START PAGE EXCERPT
WILLIAM C. LEE, District Judge.

This matter is before the court on a motion for summary judgment filed by the defendant1, Grant County Sheriff Darrel L. Himelick ("Himelick") on October 21, 2013. Plaintiff, Jack M. Greer ("Greer"), filed his response on December 31, 2013, to which Himelick replied on February 7, 2014. On February 18, 2014, Greer filed a sur-response, and on February 28, 2014, Himelick filed a sur-reply.

For the following reasons, the motion for summary judgment will be granted.

Summary Judgment

Summary judgment must be granted when "there is no genuine dispute as to any material fact and the movant is entitled to judgment as a matter of law." Fed. R. Civ. P. 56(a). A genuine issue of material fact exists when "the evidence is such that a reasonable jury could return a verdict for the nonmoving party." Anderson v. Liberty Lobby, Inc., 477 U.S. 242, 248 (1986). Not every dispute between the parties precludes summary judgment, however, since "[o]nly disputes over facts that might affect the outcome of the suit under the governing law" warrant a trial. Id. To determine whether a genuine issue of material fact exists, the court must construe all facts in the light most favorable to the non-moving party and draw all reasonable inferences in that party's favor. Heft v. Moore, 351 F.3d 278, 282 (7th Cir. 2003). A party opposing a properly supported summary judgment motion may not rely merely on allegations or denials in its own pleading, but rather must "marshal and present the court with the evidence she contends will prove her case." Goodman v. Nat'l Sec. Agency, Inc., 621 F.3d 651, 654 (7th Cir. 2010).
END PAGE EXCERPT
START THE DATA
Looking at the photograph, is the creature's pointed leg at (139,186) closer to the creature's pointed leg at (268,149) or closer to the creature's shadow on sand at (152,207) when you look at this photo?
END THE DATA
> [PROBLEM DETAILS]
Reproduce the entire court opinion excerpt on the summary judgment motion word for word. None of the material is needed here.

> [TASK OUTPUT]
WILLIAM C. LEE, District Judge.

This matter is before the court on a motion for summary judgment filed by the defendant1, Grant County Sheriff Darrel L. Himelick ("Himelick") on October 21, 2013. Plaintiff, Jack M. Greer ("Greer"), filed his response on December 31, 2013, to which Himelick replied on February 7, 2014. On February 18, 2014, Greer filed a sur-response, and on February 28, 2014, Himelick filed a sur-reply.

For the following reasons, the motion for summary judgment will be granted.

Summary Judgment

Summary judgment must be granted when "there is no genuine dispute as to any material fact and the movant is entitled to judgment as a matter of law." Fed. R. Civ. P. 56(a). A genuine issue of material fact exists when "the evidence is such that a reasonable jury could return a verdict for the nonmoving party." Anderson v. Liberty Lobby, Inc., 477 U.S. 242, 248 (1986). Not every dispute between the parties precludes summary judgment, however, since "[o]nly disputes over facts that might affect the outcome of the suit under the governing law" warrant a trial. Id. To determine whether a genuine issue of material fact exists, the court must construe all facts in the light most favorable to the non-moving party and draw all reasonable inferences in that party's favor. Heft v. Moore, 351 F.3d 278, 282 (7th Cir. 2003). A party opposing a properly supported summary judgment motion may not rely merely on allegations or denials in its own pleading, but rather must "marshal and present the court with the evidence she contends will prove her case." Goodman v. Nat'l Sec. Agency, Inc., 621 F.3d 651, 654 (7th Cir. 2010).